The PSFSBuilding, PhiladelphiaPA

 I have to admit, I lived Philadelphia for about 6 years and while always walked or drove by this building countless times, knew it was there and that it was, supposedly, great. I had never been before I left and believed the opportunity to visit it entirely lost. It’s shameful thing to admit for someone who allegedly loves architecture to miss something so prevalent in a city, and like so many of my relationships before, I promised each new city that I’ll never do something so stupid again. I pledge, with the earnestness of a alter server, that I will see their beautiful buildings and compliment them. However, I’ve lived in Baltimore for about six months now and have yet to go to the Benjamin LaTrobe Cathedral or the Baltimore Museum of Art, what can I tell you? I’m a bad, bad person.

All this guilt aside, the PSFS (Philadelphia Savings Fund Society) is, in fact, one of the beautiful structures I have ever seen. The best? Not quite, but nothing ever trumps your first love. (Oh The East Gallery by I.M. Pei! Why must you always break my heart?) So let’s do a little bit of background:
This building was originally conceived in the 1920s, when architecture was about the power of money. If you had a successful company why not show it off and publicly announce your means. This was the age of great sky scrapers and grander ambitions. Buildings were the same thing as a new Rolls Royce or a trophy wife. And the PFSF wanted the hottest chick there was.

ENTER Howe and Lescaze or Howe I Met My Partner
William Lescaze was a Swiss-born American architect who moved to New York in 1923, after initially settling to Ohio. Lescaze had a natural gift for grandeur and is generally given the credit for the sleek beautiful lines of the building due to his personal taste. However, he insisted to the end that more credit belonged to Howe. (As a side note, I think most Americans are more confident in European architects than our own, but that’s outside the scope of this work.)

George Howe was about as American as hot-dogs and baseball. Educated at Harvard, and then later Ecole de Beaux arts, he received some initial influence from the infamous Furness, Evans & Co, which undoubtedly taught him the importance of human scale. He also served in World War I which lumps him in with those “lost generation” dudes.
They teamed up just before submitting a bid for the PSFS and lo, the dark horse won.

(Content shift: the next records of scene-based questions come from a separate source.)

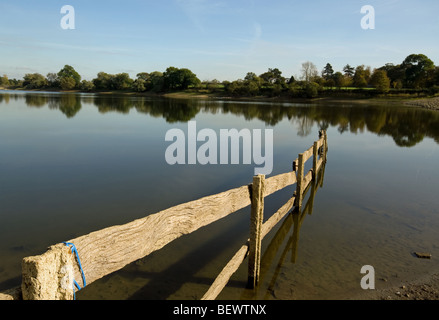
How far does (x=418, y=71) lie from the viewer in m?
97.7

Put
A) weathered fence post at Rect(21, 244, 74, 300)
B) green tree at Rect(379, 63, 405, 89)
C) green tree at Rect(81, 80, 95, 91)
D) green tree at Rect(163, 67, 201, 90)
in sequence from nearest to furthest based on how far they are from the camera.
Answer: weathered fence post at Rect(21, 244, 74, 300), green tree at Rect(379, 63, 405, 89), green tree at Rect(163, 67, 201, 90), green tree at Rect(81, 80, 95, 91)

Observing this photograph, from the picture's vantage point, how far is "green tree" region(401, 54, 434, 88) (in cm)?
9550

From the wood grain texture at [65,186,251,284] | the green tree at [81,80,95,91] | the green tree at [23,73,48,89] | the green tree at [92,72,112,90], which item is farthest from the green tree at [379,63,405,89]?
the green tree at [23,73,48,89]

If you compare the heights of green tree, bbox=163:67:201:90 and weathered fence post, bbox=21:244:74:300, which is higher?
green tree, bbox=163:67:201:90

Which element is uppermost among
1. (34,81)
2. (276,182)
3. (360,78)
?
(34,81)

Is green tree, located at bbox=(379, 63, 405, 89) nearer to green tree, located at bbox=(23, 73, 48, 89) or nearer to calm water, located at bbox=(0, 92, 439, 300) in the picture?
calm water, located at bbox=(0, 92, 439, 300)

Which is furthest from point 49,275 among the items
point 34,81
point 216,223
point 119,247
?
point 34,81

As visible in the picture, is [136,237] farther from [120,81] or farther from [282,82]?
[120,81]

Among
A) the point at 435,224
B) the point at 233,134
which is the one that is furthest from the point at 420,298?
the point at 233,134

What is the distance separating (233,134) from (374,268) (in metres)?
20.4

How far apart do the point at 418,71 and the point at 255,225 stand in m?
116

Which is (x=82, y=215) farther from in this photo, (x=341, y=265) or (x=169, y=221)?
(x=341, y=265)

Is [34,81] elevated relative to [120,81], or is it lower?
elevated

However, during the construction the market crashed and slowed construction significantly, the building was finally finished in 1932 and the HUGE neon sign emblazoned the sky to inspire the people of Philadelphia to dream big. However some believed that PFSF stood for “Philadelphia Slowly Faces Starvation”. The sign is often considered the first use of the modern mega-graphic in architecture. So you can see why Robert Venturi is also charmed by it.

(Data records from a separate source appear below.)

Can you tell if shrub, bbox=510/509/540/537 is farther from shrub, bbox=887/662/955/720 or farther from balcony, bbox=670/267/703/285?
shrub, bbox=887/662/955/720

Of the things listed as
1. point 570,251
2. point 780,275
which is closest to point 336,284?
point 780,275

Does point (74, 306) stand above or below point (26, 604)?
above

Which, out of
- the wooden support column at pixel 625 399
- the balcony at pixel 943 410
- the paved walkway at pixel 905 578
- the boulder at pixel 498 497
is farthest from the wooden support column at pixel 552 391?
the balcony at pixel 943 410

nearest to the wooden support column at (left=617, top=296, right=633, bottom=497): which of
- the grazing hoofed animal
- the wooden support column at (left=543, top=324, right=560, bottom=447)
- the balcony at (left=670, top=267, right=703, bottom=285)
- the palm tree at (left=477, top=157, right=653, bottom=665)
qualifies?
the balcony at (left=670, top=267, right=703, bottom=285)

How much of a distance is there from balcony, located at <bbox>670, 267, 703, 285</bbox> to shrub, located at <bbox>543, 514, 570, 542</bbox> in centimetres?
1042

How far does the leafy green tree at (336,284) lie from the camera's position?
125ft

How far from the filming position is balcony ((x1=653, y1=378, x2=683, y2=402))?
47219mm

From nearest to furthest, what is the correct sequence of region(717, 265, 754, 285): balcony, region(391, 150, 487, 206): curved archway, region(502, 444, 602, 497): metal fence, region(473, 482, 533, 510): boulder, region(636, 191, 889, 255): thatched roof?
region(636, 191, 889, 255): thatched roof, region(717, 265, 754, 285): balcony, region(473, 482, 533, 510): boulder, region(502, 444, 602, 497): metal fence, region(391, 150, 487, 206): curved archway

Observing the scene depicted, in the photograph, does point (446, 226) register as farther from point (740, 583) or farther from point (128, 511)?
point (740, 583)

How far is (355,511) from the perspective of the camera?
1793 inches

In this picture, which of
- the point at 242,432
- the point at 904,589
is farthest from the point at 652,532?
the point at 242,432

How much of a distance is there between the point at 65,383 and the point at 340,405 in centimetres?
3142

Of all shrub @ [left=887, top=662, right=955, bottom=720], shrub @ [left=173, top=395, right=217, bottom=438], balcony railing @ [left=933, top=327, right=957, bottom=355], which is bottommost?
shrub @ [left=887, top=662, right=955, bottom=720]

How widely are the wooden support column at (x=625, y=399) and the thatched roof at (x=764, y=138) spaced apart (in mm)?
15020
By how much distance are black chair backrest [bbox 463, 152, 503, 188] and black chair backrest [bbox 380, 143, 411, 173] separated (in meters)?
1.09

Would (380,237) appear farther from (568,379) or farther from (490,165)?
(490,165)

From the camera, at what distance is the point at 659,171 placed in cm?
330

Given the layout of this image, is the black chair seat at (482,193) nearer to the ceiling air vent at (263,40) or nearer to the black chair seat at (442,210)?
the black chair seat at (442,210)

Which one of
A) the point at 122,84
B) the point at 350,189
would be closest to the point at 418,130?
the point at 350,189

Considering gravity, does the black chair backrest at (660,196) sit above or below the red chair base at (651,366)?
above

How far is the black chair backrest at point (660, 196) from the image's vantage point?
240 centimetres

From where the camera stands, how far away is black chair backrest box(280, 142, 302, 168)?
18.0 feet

It was added to the National Register of Historic Places in the 1970s.

Having entered it from several different angles (that’s what he said) during the course of my stay. I can safely attest that every initial impression is one of elegance and intrigue. When you first come in there is immediately a sense of being pulled into a scene where you are a character of some importance. The sharp clean marble, the bony lines, and powerful thrusts of cantilevers that hum a low tune, it’s all there for you to be more important than you may actually be, which is what you want when you’ve been traveling.

Traveling makes you alien, you almost want to be forgotten so reinvention becomes more believable. By being in a smart and sophisticated place, you too feel smart and sophisticated.  
The place I most fell in love with was the 33rd floor, which has wide-glass and an almost unobstructed view of Philadelphia and allows you to look down into City Hall as you are almost level with it in height. You feel like a peeping tom. This view, for the time was a revolutionary.

On the exterior there is a nod to the art-deco vogue but there are also the early signs of international style, no doubt brought over from Switzerland. The regimented rhythm of the fenestrated façade would be squat and boring (I’m talking MARY TODD LINCOLN squat) except that it is punctuated by vertical lines which dominate them with subtlety. This creates a balance.
The street level is addressed by one large dark pull that stretches like licorice taffy. This move addresses the curb in a friendly way, welcoming you in but reminding you not to touch anything that looks expensive. 

The only criticism is that the flow of interior spaces is a little jarring, like they were planning on it being wider and then had to skew their design to fit the requirements.

In conclusion: It’s a Pretty Sweet Freakin’ Structure.